*Text*:
“The Danger Zone” (2008)
Wow, I just had the greatest fourteen and a half hours. I was asked by Joy Sylvia, from Volunteering South Canterbury to assist the emergency response organization run a simulation of a major natural disaster striking our region.
Firstly I was taken to a Civil Defence building where I was to simulate a broken leg and a crush injury and then be extracted from the building through holes punched through the walls by emergency personnel with sledge-hammers. I was successfully removed from the ‘danger zone’ and pulled up a small hill to waiting medical staff in the comfort of an evacuation sled.
Secondly I was taken to a site off Cains Terrace, where I had crashed a wheelchair down a bank behind some buildings, through an electric fence, and having a spinal injury, lapsing in and out of consciousness. With a serious chest injury added, and stray electricity, oh, and a gas leak. I was really getting into it by this time, hamming it up and doing my best to be a convincing patient.
Next myself and some other volunteers were taken to number two Warf, where five of us were hidden around the ‘stricken’ vessel with various injuries. I had a badly fractured leg and a head injury. Once again I made the most of my limited acting abilities, being hard to find because of the head injury, and trying to get out of the position I was in to find my rescuers, generally being a cantankerous patient.
After the boat adventure we all, volunteer victims and trained rescue personnel, sat down for a bang up feed at about 3:30am. Then I was taken with Chris from Ashburton Civil Defence to another accident site, this time where a car was pinned under a collapsed building. Once again, I had another broken leg, and was extracted through a hole cut with a power saw through the iron roof. Chris was injured more than I, and the rescuers even had to cut the door off the car to get him out.
That was all the team would let me do and I called it a night, at 8:30am on Saturday 15th after starting at about 6:00pm on Friday 14th of September.
It was an absolute pleasure to help the rescue personnel hone their skills, and I offer a great many thank you’s to Joy Sylvia for asking me to join in, and would gladly help out again in the future. I was so pleased to see how proficient and professional the rescue staff are, having teams involved from South and Central Canterbury, Invercargil and Nelson. I was also struck by how vulnerable and isolated we are here in South Canterbury, and how in the event of a natural disaster we will have to rely on our own skills. I for one am glad we have so many people training for a positive outcome from any such eventuality.

*What you need to do*:
Update the disaster simulation account by rewriting the passage that opens with "Next myself and" and closes with "get him out.", with "power saw" changed to "chainsaw".

*Information shown*:
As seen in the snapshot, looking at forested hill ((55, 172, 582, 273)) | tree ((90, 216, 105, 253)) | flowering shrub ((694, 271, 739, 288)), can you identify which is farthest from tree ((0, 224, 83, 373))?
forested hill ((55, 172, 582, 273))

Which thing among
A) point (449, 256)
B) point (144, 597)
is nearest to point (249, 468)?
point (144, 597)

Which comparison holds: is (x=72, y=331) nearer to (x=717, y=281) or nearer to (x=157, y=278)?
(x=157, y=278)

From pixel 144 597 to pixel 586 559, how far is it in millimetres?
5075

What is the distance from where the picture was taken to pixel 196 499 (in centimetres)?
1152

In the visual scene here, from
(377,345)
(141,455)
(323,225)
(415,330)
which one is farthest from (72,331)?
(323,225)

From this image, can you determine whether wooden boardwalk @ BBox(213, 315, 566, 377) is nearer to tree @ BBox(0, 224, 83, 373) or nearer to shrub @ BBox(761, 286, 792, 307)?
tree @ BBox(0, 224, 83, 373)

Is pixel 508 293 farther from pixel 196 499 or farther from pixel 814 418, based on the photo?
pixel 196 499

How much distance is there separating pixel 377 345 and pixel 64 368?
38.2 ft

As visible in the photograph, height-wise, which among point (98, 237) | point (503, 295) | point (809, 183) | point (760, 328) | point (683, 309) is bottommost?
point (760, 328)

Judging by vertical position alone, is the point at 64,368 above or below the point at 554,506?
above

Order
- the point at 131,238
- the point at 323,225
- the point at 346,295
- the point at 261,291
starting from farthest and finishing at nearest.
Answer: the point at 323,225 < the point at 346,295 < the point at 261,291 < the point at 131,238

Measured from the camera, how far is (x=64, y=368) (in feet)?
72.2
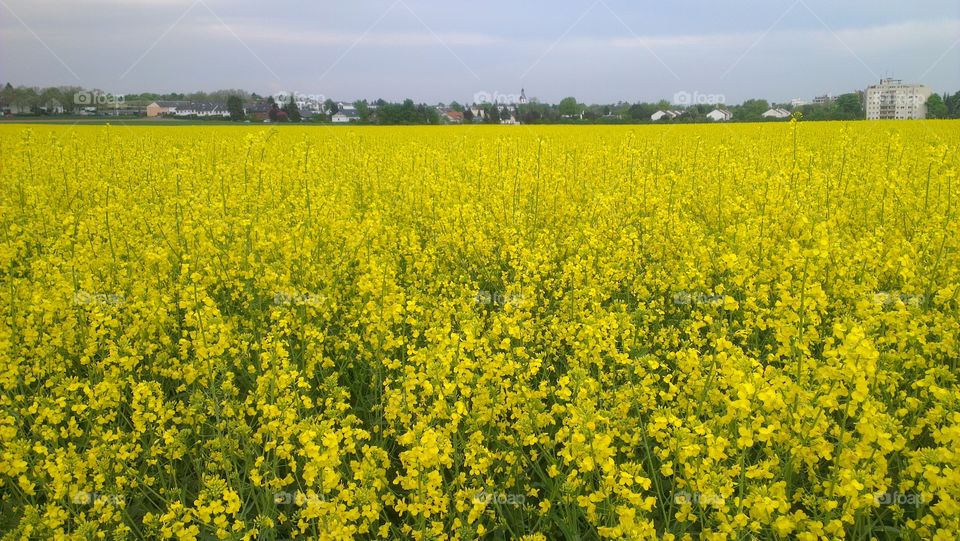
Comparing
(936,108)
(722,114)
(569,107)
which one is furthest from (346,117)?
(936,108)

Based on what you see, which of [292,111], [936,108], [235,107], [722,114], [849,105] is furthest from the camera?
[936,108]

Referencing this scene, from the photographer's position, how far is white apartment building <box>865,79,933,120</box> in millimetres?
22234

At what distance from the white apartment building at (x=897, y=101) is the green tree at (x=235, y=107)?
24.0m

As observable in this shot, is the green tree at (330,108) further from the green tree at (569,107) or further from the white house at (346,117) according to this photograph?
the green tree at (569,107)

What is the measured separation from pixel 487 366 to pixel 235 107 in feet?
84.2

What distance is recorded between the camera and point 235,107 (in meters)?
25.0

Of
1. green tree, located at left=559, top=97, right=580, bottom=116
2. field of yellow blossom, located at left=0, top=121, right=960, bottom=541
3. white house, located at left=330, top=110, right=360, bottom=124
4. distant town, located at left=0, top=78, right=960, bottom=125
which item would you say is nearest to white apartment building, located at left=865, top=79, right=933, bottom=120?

...

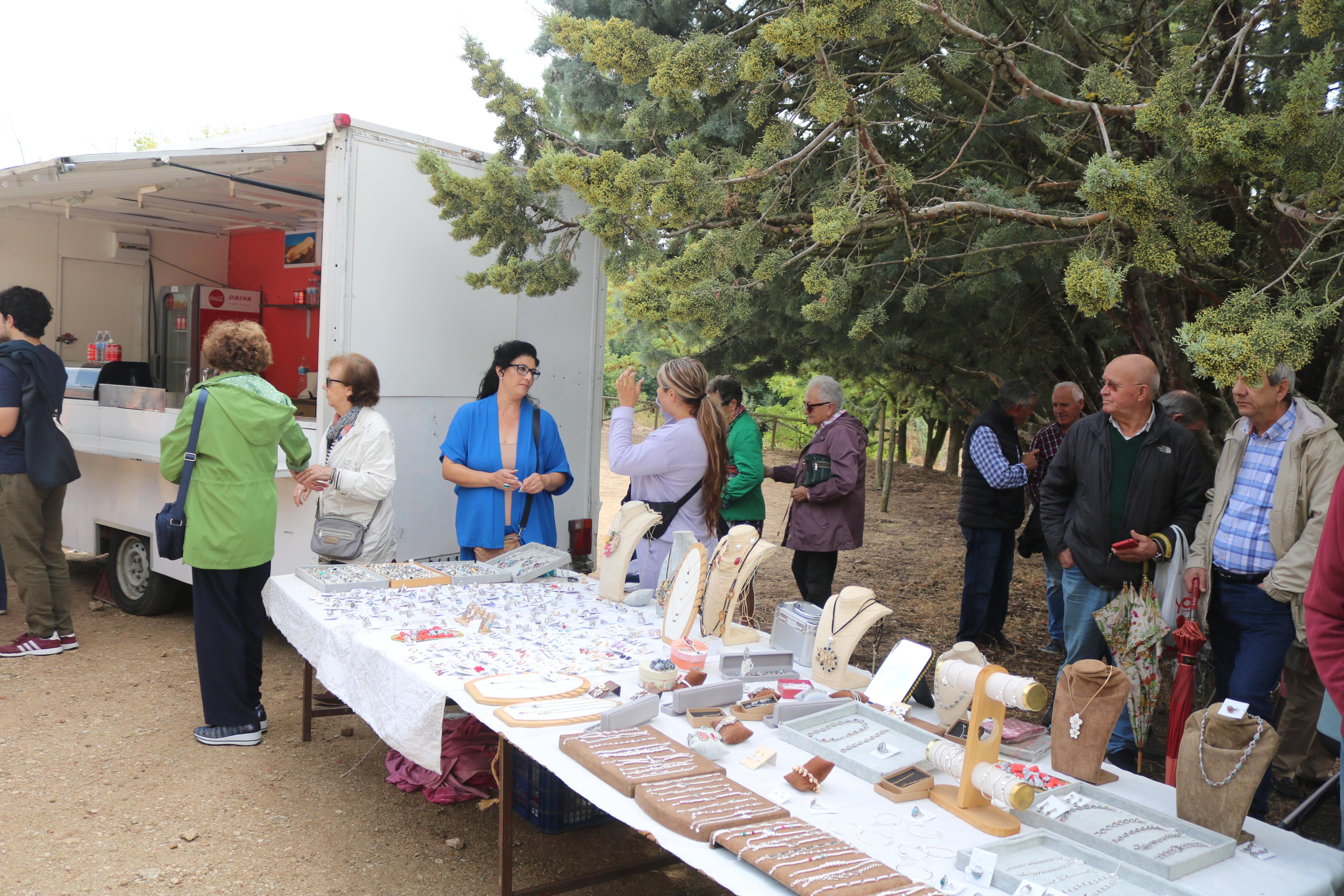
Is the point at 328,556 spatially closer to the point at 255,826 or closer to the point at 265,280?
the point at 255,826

*Reply*:
Next myself and some other volunteers were taken to number two Warf, where five of us were hidden around the ‘stricken’ vessel with various injuries. I had a badly fractured leg and a head injury. Once again I made the most of my limited acting abilities, being hard to find because of the head injury, and trying to get out of the position I was in to find my rescuers, generally being a cantankerous patient.
After the boat adventure we all, volunteer victims and trained rescue personnel, sat down for a bang up feed at about 3:30am. Then I was taken with Chris from Ashburton Civil Defence to another accident site, this time where a car was pinned under a collapsed building. Once again, I had another broken leg, and was extracted through a hole cut with a chainsaw through the iron roof. Chris was injured more than I, and the rescuers even had to cut the door off the car to get him out.